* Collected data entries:
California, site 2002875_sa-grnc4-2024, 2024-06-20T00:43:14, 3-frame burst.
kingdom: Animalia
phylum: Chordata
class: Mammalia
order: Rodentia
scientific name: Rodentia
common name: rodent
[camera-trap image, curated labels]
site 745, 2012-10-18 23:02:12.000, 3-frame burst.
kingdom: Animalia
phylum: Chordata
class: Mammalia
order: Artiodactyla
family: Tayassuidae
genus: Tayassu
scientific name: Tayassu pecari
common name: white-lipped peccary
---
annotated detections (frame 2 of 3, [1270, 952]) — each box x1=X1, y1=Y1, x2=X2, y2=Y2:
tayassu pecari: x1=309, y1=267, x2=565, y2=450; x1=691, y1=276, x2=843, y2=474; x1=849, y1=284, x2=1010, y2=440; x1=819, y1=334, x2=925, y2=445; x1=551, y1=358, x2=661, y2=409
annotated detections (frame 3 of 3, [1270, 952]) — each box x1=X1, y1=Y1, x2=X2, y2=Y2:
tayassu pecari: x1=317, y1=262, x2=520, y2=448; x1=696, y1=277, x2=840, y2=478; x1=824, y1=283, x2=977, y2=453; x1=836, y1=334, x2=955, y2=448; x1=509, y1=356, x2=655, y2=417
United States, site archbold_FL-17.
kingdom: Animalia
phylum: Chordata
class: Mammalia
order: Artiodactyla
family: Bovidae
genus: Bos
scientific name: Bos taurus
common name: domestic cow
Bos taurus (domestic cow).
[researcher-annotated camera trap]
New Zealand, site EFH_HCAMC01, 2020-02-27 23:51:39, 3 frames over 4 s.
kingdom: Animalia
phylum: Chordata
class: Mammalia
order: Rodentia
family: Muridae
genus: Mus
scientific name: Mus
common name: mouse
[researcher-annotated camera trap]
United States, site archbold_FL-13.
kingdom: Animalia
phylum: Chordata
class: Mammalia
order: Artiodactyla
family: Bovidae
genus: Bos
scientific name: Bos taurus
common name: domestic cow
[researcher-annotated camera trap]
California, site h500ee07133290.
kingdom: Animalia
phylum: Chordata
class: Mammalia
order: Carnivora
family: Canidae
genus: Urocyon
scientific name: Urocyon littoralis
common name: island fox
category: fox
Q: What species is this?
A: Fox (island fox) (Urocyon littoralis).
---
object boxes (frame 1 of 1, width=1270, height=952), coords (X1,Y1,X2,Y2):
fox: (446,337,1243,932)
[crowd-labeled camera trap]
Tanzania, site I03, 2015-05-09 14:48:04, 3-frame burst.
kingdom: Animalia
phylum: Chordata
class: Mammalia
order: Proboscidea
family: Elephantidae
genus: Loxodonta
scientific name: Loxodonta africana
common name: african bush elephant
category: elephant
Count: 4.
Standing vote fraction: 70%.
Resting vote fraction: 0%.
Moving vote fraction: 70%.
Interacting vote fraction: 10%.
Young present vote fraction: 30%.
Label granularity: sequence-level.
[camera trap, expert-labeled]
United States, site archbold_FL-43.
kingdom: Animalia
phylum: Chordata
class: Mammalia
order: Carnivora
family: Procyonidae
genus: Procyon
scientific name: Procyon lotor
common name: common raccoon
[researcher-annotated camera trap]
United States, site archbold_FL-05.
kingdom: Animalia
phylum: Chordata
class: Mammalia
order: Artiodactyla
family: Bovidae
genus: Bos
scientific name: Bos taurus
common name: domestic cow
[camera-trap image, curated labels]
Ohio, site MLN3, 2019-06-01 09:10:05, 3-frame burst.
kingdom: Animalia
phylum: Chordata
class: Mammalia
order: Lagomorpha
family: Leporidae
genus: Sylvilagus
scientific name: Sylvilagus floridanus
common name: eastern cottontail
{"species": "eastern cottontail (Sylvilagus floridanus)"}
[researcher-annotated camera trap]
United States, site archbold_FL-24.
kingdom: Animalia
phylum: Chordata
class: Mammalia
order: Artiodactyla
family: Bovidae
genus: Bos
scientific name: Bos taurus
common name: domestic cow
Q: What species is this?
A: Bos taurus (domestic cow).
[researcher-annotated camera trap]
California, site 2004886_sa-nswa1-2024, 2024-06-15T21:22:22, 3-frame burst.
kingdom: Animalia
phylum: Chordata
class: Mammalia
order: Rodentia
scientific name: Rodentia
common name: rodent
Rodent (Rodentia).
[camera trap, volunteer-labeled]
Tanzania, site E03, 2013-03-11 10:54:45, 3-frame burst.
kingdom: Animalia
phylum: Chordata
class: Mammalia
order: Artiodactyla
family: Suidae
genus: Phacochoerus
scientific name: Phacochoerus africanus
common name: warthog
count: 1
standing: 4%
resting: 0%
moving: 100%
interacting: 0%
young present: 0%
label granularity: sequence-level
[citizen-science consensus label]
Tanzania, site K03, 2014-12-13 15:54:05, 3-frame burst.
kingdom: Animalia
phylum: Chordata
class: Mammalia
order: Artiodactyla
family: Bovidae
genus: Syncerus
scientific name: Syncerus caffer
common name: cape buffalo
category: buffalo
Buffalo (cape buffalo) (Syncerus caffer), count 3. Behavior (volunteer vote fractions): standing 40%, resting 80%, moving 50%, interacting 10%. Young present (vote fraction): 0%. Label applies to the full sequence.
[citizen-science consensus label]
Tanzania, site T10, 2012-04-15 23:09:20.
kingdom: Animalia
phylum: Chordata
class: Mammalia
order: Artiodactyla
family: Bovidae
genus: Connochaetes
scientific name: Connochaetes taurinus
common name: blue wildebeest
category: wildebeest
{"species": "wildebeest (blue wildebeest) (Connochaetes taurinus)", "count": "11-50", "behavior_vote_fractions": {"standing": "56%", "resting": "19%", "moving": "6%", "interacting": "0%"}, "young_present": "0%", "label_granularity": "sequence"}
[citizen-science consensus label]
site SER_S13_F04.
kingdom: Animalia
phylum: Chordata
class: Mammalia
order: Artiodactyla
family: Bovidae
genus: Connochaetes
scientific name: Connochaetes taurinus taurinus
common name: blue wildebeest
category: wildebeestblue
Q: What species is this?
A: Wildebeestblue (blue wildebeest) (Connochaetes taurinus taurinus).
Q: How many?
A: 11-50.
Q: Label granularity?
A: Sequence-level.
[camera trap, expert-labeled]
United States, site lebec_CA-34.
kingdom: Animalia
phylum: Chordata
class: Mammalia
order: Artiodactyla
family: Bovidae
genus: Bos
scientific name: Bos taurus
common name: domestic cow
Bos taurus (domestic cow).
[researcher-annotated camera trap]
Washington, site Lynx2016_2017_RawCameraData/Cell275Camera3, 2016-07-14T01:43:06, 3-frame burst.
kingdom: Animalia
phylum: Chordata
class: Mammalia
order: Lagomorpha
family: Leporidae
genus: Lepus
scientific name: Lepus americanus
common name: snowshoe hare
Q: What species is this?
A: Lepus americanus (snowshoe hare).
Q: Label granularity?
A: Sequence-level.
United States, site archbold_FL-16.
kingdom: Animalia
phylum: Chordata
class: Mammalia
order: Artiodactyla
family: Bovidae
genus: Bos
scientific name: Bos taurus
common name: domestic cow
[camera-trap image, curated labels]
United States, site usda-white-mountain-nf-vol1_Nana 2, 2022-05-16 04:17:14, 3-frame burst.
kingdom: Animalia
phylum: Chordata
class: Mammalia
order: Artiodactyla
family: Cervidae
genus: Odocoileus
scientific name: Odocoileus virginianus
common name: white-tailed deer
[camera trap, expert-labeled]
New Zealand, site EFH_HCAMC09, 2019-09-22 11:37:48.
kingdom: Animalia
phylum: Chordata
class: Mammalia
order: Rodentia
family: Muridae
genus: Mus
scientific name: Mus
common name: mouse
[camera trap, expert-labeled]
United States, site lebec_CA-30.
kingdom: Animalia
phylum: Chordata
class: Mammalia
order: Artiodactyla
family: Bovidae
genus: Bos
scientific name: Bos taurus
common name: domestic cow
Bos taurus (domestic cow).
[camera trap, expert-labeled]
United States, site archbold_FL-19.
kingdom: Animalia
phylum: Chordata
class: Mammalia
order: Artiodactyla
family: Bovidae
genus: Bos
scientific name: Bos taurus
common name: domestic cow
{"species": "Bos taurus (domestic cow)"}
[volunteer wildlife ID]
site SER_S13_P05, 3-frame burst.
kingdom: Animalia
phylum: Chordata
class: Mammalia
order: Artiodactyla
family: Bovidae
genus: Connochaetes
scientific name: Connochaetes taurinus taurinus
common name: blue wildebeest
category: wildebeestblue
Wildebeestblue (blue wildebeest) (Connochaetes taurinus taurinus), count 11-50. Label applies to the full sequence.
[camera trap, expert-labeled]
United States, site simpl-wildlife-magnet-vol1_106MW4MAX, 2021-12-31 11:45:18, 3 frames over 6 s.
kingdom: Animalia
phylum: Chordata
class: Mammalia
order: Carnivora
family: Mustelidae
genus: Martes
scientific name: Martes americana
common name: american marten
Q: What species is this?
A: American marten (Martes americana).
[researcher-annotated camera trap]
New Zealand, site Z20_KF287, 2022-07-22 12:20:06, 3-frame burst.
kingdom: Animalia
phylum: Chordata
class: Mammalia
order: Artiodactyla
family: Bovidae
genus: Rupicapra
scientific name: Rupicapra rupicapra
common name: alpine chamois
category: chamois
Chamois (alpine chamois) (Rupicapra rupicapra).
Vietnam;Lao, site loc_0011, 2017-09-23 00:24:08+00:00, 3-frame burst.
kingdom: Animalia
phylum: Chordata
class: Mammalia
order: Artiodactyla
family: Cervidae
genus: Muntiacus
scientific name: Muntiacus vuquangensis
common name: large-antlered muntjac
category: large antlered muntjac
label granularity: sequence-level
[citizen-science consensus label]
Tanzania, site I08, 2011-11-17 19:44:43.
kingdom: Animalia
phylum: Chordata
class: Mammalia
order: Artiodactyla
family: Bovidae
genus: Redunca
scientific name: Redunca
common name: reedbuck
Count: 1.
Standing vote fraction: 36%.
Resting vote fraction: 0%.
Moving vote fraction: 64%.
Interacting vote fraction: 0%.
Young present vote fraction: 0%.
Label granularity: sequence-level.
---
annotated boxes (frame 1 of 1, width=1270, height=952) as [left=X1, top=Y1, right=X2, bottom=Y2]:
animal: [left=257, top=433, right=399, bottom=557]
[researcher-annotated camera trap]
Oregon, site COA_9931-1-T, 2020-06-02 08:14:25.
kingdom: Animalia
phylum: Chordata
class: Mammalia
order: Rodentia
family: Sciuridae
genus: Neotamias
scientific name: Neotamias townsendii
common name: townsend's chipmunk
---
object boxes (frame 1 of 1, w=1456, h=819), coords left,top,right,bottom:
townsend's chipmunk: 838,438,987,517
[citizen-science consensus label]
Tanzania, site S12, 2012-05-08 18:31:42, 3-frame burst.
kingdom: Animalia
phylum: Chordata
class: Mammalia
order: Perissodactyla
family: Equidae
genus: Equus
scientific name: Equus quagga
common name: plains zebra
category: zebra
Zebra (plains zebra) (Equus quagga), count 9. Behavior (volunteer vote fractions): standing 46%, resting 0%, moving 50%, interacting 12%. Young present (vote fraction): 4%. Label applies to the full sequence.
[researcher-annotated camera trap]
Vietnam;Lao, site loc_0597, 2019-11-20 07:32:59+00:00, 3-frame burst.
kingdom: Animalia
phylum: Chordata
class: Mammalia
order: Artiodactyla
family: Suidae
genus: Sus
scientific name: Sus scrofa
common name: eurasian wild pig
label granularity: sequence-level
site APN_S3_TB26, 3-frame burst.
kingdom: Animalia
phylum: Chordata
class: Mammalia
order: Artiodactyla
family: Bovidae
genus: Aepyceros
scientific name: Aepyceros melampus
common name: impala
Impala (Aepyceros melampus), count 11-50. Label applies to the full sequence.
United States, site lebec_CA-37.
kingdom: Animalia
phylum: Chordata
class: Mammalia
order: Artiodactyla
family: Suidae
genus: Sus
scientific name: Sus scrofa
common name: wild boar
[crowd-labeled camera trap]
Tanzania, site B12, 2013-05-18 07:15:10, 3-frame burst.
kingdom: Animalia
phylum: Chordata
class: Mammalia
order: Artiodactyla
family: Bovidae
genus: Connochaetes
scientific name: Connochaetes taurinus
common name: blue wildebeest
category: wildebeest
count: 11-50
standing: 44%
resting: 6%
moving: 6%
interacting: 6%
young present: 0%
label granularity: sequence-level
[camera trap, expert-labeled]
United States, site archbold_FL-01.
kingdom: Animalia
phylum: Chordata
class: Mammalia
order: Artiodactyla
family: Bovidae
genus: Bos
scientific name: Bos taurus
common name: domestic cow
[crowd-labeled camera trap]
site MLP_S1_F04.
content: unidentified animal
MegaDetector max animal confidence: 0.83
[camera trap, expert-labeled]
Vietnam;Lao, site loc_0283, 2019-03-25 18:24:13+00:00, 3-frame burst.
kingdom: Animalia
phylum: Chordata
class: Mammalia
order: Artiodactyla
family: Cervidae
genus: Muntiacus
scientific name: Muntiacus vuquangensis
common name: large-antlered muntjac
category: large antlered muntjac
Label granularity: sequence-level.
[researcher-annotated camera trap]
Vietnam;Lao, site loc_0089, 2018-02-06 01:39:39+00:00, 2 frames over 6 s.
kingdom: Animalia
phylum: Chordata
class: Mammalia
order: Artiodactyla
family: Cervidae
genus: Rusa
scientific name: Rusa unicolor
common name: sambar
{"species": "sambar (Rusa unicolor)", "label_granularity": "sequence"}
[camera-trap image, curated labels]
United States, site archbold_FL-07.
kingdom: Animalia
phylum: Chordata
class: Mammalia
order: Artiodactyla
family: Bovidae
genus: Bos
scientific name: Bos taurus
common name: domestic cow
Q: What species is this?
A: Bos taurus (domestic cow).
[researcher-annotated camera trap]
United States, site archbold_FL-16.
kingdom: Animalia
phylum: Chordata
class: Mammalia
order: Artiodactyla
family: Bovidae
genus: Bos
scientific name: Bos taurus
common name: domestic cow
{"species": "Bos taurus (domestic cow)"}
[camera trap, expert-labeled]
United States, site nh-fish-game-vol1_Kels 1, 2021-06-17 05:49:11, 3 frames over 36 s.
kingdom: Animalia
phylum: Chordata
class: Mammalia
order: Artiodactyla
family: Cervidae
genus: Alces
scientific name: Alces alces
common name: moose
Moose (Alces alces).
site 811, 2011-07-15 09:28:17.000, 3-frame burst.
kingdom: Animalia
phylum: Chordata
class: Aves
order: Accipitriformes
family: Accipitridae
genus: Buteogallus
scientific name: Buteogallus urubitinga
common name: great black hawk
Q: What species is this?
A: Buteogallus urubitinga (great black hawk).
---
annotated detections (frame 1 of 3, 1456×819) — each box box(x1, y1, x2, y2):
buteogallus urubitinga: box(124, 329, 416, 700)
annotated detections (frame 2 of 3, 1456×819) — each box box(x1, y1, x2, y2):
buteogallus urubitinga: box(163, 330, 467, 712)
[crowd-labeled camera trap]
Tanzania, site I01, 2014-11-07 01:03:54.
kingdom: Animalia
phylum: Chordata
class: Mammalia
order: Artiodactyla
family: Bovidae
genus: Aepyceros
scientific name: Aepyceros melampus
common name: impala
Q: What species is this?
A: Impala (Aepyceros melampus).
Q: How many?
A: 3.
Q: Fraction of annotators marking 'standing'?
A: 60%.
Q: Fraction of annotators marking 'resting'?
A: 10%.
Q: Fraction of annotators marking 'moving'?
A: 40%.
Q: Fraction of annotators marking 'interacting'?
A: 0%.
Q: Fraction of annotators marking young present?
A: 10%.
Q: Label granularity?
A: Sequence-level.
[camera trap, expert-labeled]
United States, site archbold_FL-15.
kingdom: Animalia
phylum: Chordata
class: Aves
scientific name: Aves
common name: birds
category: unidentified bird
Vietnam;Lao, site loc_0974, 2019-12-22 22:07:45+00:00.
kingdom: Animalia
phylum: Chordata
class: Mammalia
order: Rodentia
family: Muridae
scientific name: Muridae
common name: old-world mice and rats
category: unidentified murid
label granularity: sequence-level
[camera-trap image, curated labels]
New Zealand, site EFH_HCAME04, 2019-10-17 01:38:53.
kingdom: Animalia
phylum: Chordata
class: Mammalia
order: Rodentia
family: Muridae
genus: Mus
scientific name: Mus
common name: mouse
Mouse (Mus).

* WORK REQUIRED: Look above for the line holding "moving: 100%" and the line holding "genus: Syncerus". Retype both, and every line between them, word for word and nothing else.

* EXERCISE ANSWER:
moving: 100%
interacting: 0%
young present: 0%
label granularity: sequence-level
[citizen-science consensus label]
Tanzania, site K03, 2014-12-13 15:54:05, 3-frame burst.
kingdom: Animalia
phylum: Chordata
class: Mammalia
order: Artiodactyla
family: Bovidae
genus: Syncerus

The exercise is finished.